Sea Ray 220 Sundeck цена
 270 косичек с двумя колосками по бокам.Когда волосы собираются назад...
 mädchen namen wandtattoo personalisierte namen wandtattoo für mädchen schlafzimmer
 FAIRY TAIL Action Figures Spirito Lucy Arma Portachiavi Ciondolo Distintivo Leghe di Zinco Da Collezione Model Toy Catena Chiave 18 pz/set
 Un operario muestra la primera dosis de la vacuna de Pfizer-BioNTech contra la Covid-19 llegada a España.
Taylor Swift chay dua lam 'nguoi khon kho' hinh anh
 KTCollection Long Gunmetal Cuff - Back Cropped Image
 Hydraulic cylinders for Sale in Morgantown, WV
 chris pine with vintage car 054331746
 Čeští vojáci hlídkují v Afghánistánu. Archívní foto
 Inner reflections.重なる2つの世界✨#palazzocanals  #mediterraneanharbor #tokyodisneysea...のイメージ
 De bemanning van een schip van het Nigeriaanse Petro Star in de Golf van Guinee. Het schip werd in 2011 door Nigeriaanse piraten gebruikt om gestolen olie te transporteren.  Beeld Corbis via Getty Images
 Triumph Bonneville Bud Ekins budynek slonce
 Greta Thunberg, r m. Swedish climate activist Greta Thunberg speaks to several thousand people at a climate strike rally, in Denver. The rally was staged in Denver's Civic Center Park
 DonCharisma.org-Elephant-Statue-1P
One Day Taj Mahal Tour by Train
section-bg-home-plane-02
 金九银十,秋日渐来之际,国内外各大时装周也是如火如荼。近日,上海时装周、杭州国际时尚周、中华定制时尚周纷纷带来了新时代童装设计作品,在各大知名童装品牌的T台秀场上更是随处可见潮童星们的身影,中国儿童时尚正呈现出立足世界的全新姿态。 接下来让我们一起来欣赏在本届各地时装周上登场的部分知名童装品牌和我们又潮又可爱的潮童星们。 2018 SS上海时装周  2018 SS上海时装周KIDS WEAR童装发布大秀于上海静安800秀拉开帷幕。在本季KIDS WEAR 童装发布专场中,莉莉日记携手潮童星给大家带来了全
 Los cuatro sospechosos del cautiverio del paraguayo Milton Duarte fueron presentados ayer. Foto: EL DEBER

# # # # # # #

*PROBLEM*: Could you reproduce every record above exactly as it appears?

*SOLUTION TO THIS TASK*:
Sea Ray 220 Sundeck цена
 270 косичек с двумя колосками по бокам.Когда волосы собираются назад...
 mädchen namen wandtattoo personalisierte namen wandtattoo für mädchen schlafzimmer
 FAIRY TAIL Action Figures Spirito Lucy Arma Portachiavi Ciondolo Distintivo Leghe di Zinco Da Collezione Model Toy Catena Chiave 18 pz/set
 Un operario muestra la primera dosis de la vacuna de Pfizer-BioNTech contra la Covid-19 llegada a España.
Taylor Swift chay dua lam 'nguoi khon kho' hinh anh
 KTCollection Long Gunmetal Cuff - Back Cropped Image
 Hydraulic cylinders for Sale in Morgantown, WV
 chris pine with vintage car 054331746
 Čeští vojáci hlídkují v Afghánistánu. Archívní foto
 Inner reflections.重なる2つの世界✨#palazzocanals  #mediterraneanharbor #tokyodisneysea...のイメージ
 De bemanning van een schip van het Nigeriaanse Petro Star in de Golf van Guinee. Het schip werd in 2011 door Nigeriaanse piraten gebruikt om gestolen olie te transporteren.  Beeld Corbis via Getty Images
 Triumph Bonneville Bud Ekins budynek slonce
 Greta Thunberg, r m. Swedish climate activist Greta Thunberg speaks to several thousand people at a climate strike rally, in Denver. The rally was staged in Denver's Civic Center Park
 DonCharisma.org-Elephant-Statue-1P
One Day Taj Mahal Tour by Train
section-bg-home-plane-02
 金九银十,秋日渐来之际,国内外各大时装周也是如火如荼。近日,上海时装周、杭州国际时尚周、中华定制时尚周纷纷带来了新时代童装设计作品,在各大知名童装品牌的T台秀场上更是随处可见潮童星们的身影,中国儿童时尚正呈现出立足世界的全新姿态。 接下来让我们一起来欣赏在本届各地时装周上登场的部分知名童装品牌和我们又潮又可爱的潮童星们。 2018 SS上海时装周  2018 SS上海时装周KIDS WEAR童装发布大秀于上海静安800秀拉开帷幕。在本季KIDS WEAR 童装发布专场中,莉莉日记携手潮童星给大家带来了全
 Los cuatro sospechosos del cautiverio del paraguayo Milton Duarte fueron presentados ayer. Foto: EL DEBER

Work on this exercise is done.